#### [Text under study]
Content starts
Architecture - Architecture - 57300

ZenDNN User Guide (57300)

Document ID
57300
Release Date
2026-04-13
Revision
5.2.1 English

When both vLLM and the zentorch packages are installed, vLLM automatically detects the zentorch platform and uses zentorch optimizations via torch.compile.

Figure 1. vLLM V1 Engine

The plugin leverages AMD EPYC™ specific intrinsics and optimizations to accelerate computations on AMD EPYC™ CPUs. However, it may also function on other x86 CPUs that meet the required ISA. We use zentorch to compile the LLM with torch.compile, replacing the native ops with zentorch's optimized ops.

Key Components

The system consists of two main components that work together to enable CPU optimization.
Content ends
#### [Supplied material]
Content starts
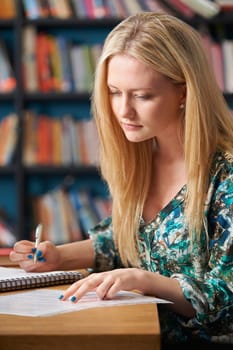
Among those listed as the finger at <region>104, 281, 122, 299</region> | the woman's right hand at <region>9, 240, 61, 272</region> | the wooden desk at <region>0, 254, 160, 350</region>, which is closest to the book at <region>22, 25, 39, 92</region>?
the woman's right hand at <region>9, 240, 61, 272</region>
Content ends
#### [List of tasks]
**A)** Duplicate the passage of the ZenDNN guide starting with "The plugin leverages" and going on through "zentorch's optimized ops.".
**B)** In the ZenDNN guide, through what mechanism does vLLM apply zentorch optimizations once it detects the zentorch platform?
Rely solely on the ZenDNN guide text to answer.

#### [Responses for each task]
**A)**
The plugin leverages AMD EPYC™ specific intrinsics and optimizations to accelerate computations on AMD EPYC™ CPUs. However, it may also function on other x86 CPUs that meet the required ISA. We use zentorch to compile the LLM with torch.compile, replacing the native ops with zentorch's optimized ops.

**B)** Through torch.compile.